The Higher National Engineering School of Tunis, is a public institution of higher education and scientific research and a member of the University of Tunis.

ENSIT establishment was a response to the increasing industrialization of Tunisia. The school is currently an "école d'ingénieurs", or school of engineering, which follows to some extent the European polytechnic university model. In 2011, the main focus of ENSIT was to form engineers with high scientific aptitude in the fields of civil, mechanical, electrical engineering and computer science. The academic year of 2012/2013 brought two more specializations: industrial engineering and applied mathematics. The change of curriculum has dictated an end to the LMD reforms (License, Master, Doctorate) by which the admission process was organized. However, the school retains its doctorate and master's programs.

==History==
Established in 1973, the ENSIT was known as École Normale Supérieure de l'Enseignement Technique which was an accredited higher education institution that formed professors in electrical engineering and industrial science. The ENSET was regarded as a normal school with credit and prestige.

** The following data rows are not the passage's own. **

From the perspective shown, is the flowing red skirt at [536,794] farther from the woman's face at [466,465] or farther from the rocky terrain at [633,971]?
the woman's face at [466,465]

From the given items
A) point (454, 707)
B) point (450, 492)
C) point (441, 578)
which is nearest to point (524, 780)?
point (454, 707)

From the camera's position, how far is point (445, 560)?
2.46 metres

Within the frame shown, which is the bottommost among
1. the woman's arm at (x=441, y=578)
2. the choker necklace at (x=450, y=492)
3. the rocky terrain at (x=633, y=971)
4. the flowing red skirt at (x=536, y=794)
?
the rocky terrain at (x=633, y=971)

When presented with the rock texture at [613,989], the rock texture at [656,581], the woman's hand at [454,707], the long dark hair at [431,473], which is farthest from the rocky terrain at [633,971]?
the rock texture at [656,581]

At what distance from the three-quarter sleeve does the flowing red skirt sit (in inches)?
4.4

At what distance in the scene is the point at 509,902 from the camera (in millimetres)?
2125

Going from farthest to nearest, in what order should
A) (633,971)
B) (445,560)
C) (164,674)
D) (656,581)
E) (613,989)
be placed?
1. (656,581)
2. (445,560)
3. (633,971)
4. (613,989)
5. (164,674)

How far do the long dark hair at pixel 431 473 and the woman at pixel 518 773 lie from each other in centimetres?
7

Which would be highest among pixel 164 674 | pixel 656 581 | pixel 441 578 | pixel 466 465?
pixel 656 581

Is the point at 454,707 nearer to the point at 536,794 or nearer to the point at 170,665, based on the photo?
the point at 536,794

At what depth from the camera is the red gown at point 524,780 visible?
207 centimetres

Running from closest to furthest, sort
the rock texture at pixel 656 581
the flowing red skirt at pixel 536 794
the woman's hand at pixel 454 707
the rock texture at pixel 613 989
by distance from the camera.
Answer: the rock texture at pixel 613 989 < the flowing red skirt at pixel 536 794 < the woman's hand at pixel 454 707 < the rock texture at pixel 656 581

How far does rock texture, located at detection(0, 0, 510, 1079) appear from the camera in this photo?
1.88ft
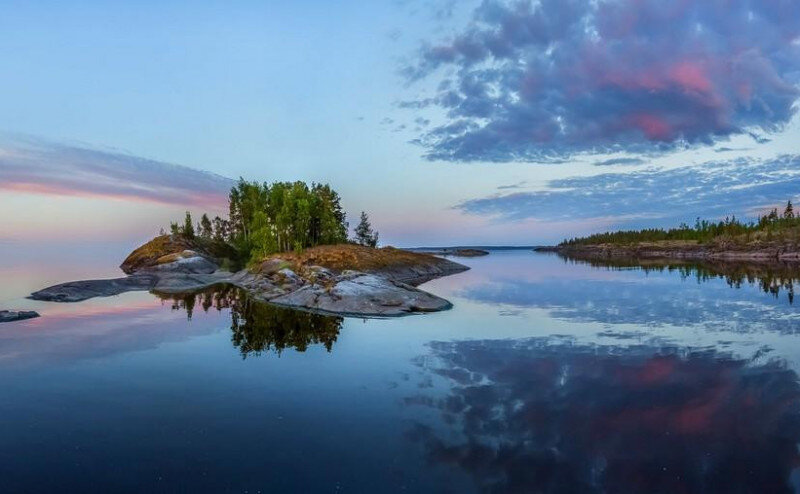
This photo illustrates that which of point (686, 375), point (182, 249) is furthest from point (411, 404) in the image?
point (182, 249)

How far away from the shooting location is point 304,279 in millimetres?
57219

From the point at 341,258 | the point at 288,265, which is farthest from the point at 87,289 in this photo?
the point at 341,258

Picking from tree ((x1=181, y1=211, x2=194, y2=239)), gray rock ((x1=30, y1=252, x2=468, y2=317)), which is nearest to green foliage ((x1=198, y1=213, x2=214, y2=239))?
tree ((x1=181, y1=211, x2=194, y2=239))

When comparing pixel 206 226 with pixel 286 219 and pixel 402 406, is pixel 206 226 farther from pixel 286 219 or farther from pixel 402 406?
pixel 402 406

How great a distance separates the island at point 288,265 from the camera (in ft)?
153

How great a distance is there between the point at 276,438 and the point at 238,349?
603 inches

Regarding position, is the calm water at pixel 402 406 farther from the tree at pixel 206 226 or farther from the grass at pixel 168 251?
the tree at pixel 206 226

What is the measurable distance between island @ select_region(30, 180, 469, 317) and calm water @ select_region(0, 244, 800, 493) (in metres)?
9.35

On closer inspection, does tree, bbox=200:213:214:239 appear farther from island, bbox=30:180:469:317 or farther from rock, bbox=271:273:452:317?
rock, bbox=271:273:452:317

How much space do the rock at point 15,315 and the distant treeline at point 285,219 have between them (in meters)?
47.8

In 1994, educational reforms mandated the transformation of the ENSET to École supérieure des sciences et techniques de Tunis and later in 2003, the ESSTT was subscribed to the LMD reforms. In 2011, the ENSIT was established as an engineering school with both undergraduate and graduate programs.

== Admission ==
Undergraduate candidates will have to sit for the national competitive exams for engineering studies. Individual applications to the graduate and post-graduate programs are accepted but require a high academic profile.